Copy out each line below that contains the string "rule". Case counts.

------------------------------------------------------------

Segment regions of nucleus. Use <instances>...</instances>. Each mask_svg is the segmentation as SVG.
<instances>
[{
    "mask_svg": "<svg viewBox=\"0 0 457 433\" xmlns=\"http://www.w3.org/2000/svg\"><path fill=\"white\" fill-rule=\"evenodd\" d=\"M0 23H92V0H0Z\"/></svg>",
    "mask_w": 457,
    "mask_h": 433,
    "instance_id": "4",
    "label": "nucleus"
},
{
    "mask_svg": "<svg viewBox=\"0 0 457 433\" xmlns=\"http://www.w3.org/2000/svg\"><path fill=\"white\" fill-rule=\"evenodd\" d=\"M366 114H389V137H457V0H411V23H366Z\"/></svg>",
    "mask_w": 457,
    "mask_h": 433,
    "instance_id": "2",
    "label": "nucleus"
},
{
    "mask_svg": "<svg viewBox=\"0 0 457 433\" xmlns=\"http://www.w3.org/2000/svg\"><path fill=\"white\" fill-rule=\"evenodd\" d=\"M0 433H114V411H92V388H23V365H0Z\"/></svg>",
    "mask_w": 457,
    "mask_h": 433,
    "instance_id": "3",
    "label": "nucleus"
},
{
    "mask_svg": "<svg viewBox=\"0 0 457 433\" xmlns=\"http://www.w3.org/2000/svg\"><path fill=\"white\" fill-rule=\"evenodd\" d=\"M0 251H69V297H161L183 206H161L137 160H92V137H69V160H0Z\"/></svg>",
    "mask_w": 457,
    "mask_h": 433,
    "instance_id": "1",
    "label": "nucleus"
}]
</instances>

------------------------------------------------------------

• **ANSWER TO THE EXERCISE**
    "mask_svg": "<svg viewBox=\"0 0 457 433\" xmlns=\"http://www.w3.org/2000/svg\"><path fill=\"white\" fill-rule=\"evenodd\" d=\"M0 23H92V0H0Z\"/></svg>",
    "mask_svg": "<svg viewBox=\"0 0 457 433\" xmlns=\"http://www.w3.org/2000/svg\"><path fill=\"white\" fill-rule=\"evenodd\" d=\"M366 114H389V137H457V0H411V23H366Z\"/></svg>",
    "mask_svg": "<svg viewBox=\"0 0 457 433\" xmlns=\"http://www.w3.org/2000/svg\"><path fill=\"white\" fill-rule=\"evenodd\" d=\"M0 433H114V411H92V388H23V365H0Z\"/></svg>",
    "mask_svg": "<svg viewBox=\"0 0 457 433\" xmlns=\"http://www.w3.org/2000/svg\"><path fill=\"white\" fill-rule=\"evenodd\" d=\"M0 251H69V297H161L183 206H161L137 160H92V137H69V160H0Z\"/></svg>",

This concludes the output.